The victory also helped the Americans compensate for the surprising runner-up finish of their team in the earlier sprint relay.

==Records==
Prior to the competition, the existing World and Olympic records were as follows.

No new records were set during the competition.

| World record | United States (USA) Jerome Young Antonio Pettigrew Tyree Washington Michael Johnson | 2:54.20 | Uniondale, United States | 22 July 1998 |
| Olympic record | United States Andrew Valmon Michael Johnson Quincy Watts Steve Lewis | 2:55.74 | Barcelona, Spain | 8 August 1992 |

==Qualification==
The qualification period for athletics was 1 January 2003 to 9 August 2004. A National Olympic Committee (NOC) could enter one qualified relay team per relay event, with a maximum of six athletes. For this event, an NOC would be invited to participate with a relay team if the average of the team's two best times, obtained in IAAF-sanctioned meetings or tournaments, would be among the best sixteen, at the end of this period.

==Schedule==
All times are Greece Standard Time (UTC+2)

| Date | Time | Round |
|---|---|---|
| Friday, 27 August 2004 | 21:00 | Round 1 |
| Saturday, 28 August 2004 | 22:25 | Final |

==Results==

===Round 1===
Qualification rule: The first three teams in each heat (Q) plus the next two fastest overall (q) moved on to the final.

- Stated problem a
In the relay text, what was the qualification period for athletics?

- Supplied entries
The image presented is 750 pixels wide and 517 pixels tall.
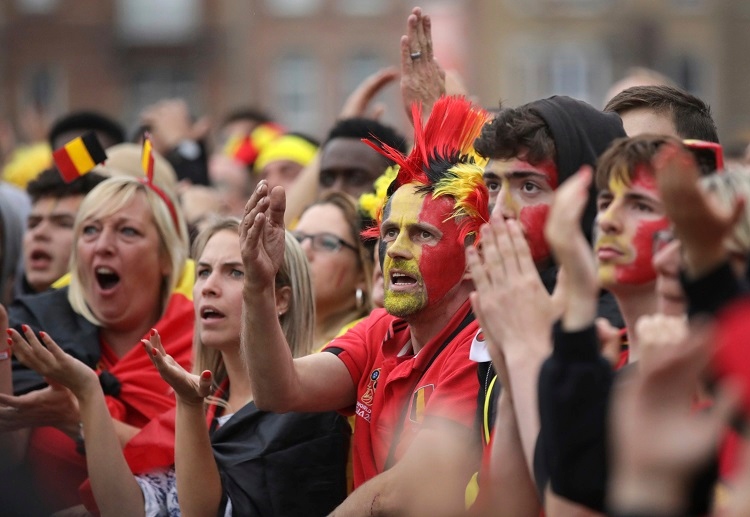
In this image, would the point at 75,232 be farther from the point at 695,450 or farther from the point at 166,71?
the point at 166,71

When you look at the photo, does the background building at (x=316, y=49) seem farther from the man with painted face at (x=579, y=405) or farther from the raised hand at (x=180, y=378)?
the man with painted face at (x=579, y=405)

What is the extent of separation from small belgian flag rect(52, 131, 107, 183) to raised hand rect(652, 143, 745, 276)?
3.99m

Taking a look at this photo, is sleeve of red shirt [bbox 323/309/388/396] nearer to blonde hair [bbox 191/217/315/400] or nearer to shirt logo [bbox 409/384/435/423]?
blonde hair [bbox 191/217/315/400]

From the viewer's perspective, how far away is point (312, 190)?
23.9 ft

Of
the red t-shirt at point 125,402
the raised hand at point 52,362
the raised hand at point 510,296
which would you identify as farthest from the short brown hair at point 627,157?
the red t-shirt at point 125,402

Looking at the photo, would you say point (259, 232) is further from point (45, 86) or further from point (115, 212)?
point (45, 86)

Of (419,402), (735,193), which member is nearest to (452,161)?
Result: (419,402)

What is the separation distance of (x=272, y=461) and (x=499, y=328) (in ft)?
5.26

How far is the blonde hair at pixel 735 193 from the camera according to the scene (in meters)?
2.86

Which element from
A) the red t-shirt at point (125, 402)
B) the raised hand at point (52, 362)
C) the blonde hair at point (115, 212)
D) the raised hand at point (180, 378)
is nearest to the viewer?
the raised hand at point (180, 378)

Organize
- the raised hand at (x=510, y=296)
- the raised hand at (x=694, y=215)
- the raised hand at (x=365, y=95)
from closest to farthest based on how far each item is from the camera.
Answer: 1. the raised hand at (x=694, y=215)
2. the raised hand at (x=510, y=296)
3. the raised hand at (x=365, y=95)

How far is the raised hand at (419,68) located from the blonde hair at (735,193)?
8.52ft

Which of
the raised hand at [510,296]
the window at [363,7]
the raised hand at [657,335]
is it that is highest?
the raised hand at [657,335]

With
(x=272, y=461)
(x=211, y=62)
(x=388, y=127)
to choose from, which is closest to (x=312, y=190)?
(x=388, y=127)
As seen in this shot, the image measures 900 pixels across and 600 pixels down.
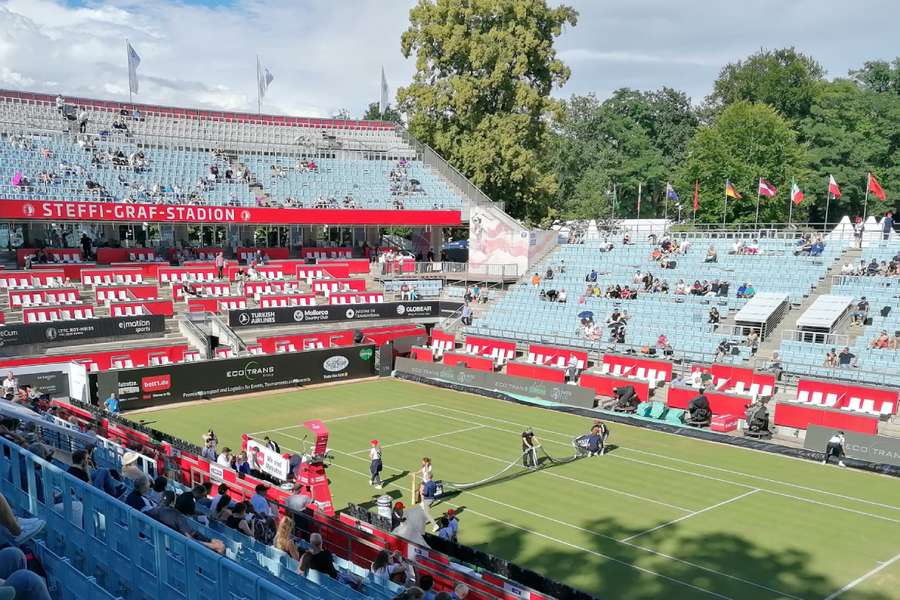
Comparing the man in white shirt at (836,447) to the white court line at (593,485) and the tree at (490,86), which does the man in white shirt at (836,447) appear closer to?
the white court line at (593,485)

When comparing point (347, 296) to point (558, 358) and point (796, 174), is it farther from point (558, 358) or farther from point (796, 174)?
point (796, 174)

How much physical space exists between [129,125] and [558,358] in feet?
117

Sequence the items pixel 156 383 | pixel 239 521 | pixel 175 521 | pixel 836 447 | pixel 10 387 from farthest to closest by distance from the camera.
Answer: pixel 156 383 < pixel 10 387 < pixel 836 447 < pixel 239 521 < pixel 175 521

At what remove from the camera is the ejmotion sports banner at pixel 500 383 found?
30.7 m

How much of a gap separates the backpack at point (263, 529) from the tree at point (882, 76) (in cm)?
7708

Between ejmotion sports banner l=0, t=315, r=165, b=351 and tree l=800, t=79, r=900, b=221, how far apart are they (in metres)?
55.2

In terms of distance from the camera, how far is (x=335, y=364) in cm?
3666

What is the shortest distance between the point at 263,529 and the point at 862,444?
1912cm

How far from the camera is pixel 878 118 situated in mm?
65688

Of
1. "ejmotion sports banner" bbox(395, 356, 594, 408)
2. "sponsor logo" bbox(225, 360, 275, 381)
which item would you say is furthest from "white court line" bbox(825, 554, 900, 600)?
"sponsor logo" bbox(225, 360, 275, 381)

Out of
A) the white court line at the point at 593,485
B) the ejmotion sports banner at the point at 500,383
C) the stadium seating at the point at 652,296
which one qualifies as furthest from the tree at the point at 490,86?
the white court line at the point at 593,485

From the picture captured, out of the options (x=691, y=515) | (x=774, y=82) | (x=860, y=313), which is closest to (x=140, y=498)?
(x=691, y=515)

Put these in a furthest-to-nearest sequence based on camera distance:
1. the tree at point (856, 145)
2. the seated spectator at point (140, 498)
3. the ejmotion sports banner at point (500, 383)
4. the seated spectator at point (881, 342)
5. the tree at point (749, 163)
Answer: the tree at point (856, 145) → the tree at point (749, 163) → the ejmotion sports banner at point (500, 383) → the seated spectator at point (881, 342) → the seated spectator at point (140, 498)

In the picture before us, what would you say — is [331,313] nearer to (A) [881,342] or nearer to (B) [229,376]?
(B) [229,376]
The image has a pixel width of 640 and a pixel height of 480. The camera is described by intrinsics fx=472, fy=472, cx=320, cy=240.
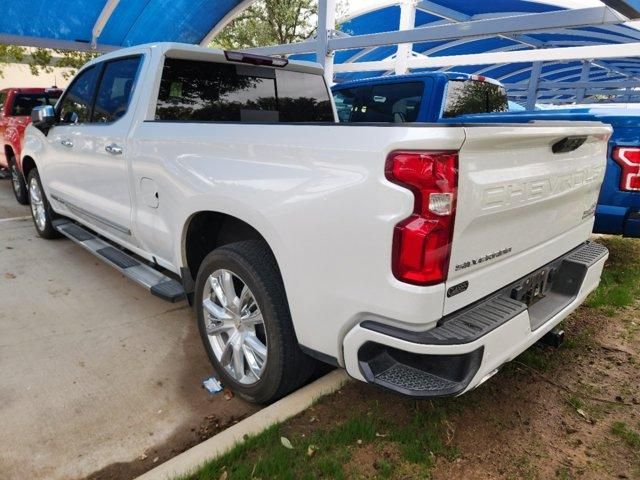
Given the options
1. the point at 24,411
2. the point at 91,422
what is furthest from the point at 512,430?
the point at 24,411

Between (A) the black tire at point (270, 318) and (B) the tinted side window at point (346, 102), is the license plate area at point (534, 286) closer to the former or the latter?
(A) the black tire at point (270, 318)

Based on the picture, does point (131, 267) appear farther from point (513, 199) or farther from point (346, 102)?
point (346, 102)

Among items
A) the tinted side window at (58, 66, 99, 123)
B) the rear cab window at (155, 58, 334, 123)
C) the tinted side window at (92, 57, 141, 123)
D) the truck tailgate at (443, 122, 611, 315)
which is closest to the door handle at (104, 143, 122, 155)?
the tinted side window at (92, 57, 141, 123)

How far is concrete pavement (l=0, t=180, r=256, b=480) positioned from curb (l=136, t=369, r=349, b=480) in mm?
185

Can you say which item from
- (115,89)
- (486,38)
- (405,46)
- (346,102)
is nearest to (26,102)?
(346,102)

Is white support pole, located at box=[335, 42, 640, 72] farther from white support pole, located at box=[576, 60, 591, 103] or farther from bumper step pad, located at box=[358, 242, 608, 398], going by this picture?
white support pole, located at box=[576, 60, 591, 103]

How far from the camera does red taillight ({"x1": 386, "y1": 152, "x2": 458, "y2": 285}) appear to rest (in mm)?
1711

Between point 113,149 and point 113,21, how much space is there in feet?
38.5

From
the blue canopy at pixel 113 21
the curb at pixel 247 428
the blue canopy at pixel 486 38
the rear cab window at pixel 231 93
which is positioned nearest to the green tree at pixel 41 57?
the blue canopy at pixel 113 21

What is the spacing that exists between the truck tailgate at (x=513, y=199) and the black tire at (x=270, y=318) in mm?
851

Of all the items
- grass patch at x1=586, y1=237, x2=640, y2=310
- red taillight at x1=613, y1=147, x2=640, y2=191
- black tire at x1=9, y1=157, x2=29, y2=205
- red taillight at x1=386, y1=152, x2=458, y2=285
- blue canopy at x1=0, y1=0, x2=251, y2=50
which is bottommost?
grass patch at x1=586, y1=237, x2=640, y2=310

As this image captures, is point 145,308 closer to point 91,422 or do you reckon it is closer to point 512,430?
point 91,422

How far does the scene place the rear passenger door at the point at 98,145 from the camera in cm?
346

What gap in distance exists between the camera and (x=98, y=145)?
370cm
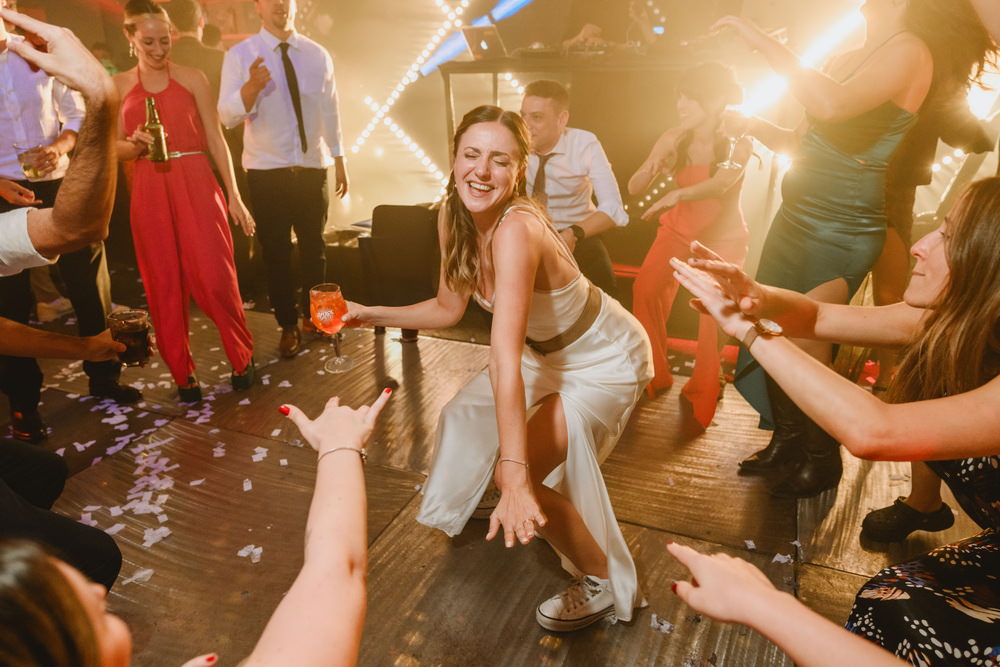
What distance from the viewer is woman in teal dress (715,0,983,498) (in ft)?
6.34

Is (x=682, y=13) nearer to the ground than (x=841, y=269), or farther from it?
farther from it

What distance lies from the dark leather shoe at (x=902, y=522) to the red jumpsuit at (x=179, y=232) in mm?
3264

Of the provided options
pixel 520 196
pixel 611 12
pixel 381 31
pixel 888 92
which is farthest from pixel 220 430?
pixel 381 31

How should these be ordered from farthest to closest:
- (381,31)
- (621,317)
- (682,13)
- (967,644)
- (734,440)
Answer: (381,31) < (682,13) < (734,440) < (621,317) < (967,644)

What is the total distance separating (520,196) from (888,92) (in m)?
1.31

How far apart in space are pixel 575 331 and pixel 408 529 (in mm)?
1040

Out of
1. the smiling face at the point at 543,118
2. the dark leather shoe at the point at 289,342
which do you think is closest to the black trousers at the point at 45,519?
the dark leather shoe at the point at 289,342

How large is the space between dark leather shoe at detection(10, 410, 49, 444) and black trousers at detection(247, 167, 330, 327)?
1.41 meters

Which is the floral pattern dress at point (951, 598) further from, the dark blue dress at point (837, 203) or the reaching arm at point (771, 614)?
the dark blue dress at point (837, 203)

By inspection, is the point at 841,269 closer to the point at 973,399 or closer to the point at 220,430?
the point at 973,399

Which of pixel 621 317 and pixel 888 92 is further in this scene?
pixel 621 317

- Stated problem b
Please pick out every line of the rows that contains the string "these". Case counts.

- Task response a
1 January 2003 to 9 August 2004.

- Task response b
Put these in a furthest-to-nearest sequence based on camera distance:
How should these be ordered from farthest to closest:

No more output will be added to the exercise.